**TO DO:**
Report the count of lines below that include "активации", without any other text.

**EXTRACTED INFORMATION:**
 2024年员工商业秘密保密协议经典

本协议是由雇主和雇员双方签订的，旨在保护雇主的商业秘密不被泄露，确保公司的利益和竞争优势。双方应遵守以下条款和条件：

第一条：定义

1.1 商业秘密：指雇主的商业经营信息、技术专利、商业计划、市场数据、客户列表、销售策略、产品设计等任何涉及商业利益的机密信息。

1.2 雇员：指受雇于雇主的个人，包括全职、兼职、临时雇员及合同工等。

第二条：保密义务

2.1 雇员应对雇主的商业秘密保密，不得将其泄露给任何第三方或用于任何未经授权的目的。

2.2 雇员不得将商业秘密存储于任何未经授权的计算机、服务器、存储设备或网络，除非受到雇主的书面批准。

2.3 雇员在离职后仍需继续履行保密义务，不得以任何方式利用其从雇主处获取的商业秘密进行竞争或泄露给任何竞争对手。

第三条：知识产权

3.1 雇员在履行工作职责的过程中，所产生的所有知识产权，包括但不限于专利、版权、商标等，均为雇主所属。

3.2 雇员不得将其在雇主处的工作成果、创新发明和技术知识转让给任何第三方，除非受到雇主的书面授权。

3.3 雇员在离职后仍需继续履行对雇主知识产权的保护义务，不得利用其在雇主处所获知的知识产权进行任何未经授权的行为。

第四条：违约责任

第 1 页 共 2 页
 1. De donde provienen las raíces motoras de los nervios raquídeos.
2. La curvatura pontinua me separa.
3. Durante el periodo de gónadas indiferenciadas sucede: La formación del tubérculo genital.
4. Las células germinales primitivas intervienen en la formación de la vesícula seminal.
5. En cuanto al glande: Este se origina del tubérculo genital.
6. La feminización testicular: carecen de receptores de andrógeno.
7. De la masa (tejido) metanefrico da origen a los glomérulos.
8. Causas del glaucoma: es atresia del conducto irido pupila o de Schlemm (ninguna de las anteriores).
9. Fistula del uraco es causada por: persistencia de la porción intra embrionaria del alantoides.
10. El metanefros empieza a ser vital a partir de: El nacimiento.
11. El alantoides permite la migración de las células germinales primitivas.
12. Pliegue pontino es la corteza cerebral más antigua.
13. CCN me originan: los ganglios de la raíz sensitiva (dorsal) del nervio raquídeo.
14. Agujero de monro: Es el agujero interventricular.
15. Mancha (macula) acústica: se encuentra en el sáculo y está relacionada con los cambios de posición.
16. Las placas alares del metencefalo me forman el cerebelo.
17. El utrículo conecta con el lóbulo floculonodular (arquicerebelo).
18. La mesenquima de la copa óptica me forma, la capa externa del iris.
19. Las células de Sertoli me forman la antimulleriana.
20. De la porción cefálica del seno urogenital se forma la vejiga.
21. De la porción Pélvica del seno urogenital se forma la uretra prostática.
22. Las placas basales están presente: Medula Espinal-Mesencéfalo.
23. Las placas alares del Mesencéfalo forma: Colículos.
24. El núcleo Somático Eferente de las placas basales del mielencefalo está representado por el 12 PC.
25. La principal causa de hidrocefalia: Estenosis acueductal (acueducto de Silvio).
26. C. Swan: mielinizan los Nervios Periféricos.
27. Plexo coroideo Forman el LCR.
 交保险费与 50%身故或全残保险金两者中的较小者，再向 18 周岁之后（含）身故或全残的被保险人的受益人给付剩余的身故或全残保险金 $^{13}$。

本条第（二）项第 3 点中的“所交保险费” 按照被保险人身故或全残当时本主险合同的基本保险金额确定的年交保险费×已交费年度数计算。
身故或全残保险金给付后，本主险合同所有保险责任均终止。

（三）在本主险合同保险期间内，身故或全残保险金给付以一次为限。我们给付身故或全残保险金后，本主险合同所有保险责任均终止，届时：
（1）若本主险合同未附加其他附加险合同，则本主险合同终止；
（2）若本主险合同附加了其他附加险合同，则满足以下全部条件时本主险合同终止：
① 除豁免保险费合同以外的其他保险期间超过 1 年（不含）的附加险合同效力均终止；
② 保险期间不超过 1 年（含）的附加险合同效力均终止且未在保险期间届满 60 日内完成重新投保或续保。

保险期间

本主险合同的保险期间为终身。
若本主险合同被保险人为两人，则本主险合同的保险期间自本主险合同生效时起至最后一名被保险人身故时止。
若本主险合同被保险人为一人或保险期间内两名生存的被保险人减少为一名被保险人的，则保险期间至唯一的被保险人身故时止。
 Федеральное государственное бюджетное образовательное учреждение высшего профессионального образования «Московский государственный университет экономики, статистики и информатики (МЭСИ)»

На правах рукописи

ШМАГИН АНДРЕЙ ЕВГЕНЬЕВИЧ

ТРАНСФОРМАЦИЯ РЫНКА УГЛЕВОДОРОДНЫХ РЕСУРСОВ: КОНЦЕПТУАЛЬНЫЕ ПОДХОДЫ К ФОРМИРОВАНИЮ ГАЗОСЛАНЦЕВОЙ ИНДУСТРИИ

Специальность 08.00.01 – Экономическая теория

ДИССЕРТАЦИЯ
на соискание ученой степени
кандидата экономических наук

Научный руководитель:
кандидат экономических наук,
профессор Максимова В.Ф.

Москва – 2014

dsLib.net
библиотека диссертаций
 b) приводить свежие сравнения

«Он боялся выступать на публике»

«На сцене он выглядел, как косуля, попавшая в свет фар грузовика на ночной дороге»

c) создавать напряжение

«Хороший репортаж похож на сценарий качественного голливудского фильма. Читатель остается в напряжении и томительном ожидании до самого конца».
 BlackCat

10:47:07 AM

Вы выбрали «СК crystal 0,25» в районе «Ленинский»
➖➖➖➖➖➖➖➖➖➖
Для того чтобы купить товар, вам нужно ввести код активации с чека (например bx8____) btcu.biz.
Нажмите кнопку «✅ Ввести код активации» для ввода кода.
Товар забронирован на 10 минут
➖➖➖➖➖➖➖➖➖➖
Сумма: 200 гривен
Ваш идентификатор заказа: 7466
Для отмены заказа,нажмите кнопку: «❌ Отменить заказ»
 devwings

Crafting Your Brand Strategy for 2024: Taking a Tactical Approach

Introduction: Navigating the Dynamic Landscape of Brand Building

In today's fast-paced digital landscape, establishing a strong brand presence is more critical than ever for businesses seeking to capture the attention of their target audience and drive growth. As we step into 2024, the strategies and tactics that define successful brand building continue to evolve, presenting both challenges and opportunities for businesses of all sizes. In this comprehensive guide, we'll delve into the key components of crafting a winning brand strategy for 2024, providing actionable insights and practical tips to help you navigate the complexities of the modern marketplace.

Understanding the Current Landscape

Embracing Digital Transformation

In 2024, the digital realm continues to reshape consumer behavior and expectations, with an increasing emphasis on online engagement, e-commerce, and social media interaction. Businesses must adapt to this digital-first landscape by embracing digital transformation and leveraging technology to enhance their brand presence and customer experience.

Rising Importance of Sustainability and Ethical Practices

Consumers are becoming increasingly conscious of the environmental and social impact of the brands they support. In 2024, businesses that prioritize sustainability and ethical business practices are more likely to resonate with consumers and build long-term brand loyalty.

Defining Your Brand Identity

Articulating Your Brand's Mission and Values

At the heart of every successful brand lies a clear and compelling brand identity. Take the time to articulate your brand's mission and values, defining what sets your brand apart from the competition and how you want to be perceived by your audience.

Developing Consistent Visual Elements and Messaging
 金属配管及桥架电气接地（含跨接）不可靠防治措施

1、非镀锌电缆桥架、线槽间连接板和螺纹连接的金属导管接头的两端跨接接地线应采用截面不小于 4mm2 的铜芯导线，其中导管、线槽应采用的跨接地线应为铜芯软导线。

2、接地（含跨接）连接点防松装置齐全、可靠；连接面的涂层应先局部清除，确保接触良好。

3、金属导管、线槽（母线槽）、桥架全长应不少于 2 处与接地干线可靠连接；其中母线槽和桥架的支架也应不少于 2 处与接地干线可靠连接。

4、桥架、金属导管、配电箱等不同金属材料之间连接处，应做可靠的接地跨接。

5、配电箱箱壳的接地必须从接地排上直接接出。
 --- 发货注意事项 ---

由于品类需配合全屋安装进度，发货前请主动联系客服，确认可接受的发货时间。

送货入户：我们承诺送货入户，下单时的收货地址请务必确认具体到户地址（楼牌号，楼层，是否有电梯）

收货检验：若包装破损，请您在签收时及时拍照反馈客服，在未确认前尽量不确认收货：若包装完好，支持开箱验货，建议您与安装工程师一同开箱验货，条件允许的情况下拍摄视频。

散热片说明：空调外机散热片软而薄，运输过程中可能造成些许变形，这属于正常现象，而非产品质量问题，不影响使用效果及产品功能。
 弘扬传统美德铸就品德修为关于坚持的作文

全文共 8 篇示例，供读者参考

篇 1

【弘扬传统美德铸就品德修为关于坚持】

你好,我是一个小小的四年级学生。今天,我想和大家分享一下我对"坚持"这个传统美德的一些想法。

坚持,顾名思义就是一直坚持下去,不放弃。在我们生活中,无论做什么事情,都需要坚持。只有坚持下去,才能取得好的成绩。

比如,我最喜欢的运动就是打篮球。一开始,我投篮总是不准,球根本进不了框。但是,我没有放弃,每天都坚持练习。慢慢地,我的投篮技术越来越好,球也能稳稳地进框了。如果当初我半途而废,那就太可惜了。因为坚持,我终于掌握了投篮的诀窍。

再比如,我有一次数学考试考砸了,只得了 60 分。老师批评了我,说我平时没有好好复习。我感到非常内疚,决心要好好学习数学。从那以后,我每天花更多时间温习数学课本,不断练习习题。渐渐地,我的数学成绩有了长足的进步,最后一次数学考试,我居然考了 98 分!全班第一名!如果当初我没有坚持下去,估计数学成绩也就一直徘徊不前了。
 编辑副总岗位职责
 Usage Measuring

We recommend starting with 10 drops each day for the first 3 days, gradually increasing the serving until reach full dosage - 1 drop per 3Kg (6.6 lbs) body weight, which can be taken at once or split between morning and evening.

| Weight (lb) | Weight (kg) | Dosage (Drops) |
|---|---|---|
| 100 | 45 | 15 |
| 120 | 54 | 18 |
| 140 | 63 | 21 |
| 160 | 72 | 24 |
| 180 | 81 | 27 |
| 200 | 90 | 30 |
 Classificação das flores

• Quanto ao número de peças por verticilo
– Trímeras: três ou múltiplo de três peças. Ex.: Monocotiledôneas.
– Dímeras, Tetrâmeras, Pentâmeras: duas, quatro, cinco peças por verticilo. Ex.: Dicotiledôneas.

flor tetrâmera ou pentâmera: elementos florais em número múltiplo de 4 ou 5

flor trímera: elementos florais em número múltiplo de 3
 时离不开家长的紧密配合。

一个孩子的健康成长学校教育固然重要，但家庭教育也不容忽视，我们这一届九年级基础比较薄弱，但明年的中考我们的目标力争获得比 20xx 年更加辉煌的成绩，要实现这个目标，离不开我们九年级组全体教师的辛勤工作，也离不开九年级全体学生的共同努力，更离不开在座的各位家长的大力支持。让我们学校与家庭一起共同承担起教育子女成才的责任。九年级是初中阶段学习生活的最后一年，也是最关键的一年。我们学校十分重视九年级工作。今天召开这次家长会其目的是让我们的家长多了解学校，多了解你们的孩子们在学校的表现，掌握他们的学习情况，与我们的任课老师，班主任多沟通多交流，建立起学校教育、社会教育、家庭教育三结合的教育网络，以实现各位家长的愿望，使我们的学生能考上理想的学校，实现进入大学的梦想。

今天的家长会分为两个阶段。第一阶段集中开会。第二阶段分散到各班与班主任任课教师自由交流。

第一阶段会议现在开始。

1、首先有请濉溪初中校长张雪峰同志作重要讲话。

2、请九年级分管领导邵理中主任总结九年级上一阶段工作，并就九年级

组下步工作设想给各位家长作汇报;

**TASK RESPONSE:**
2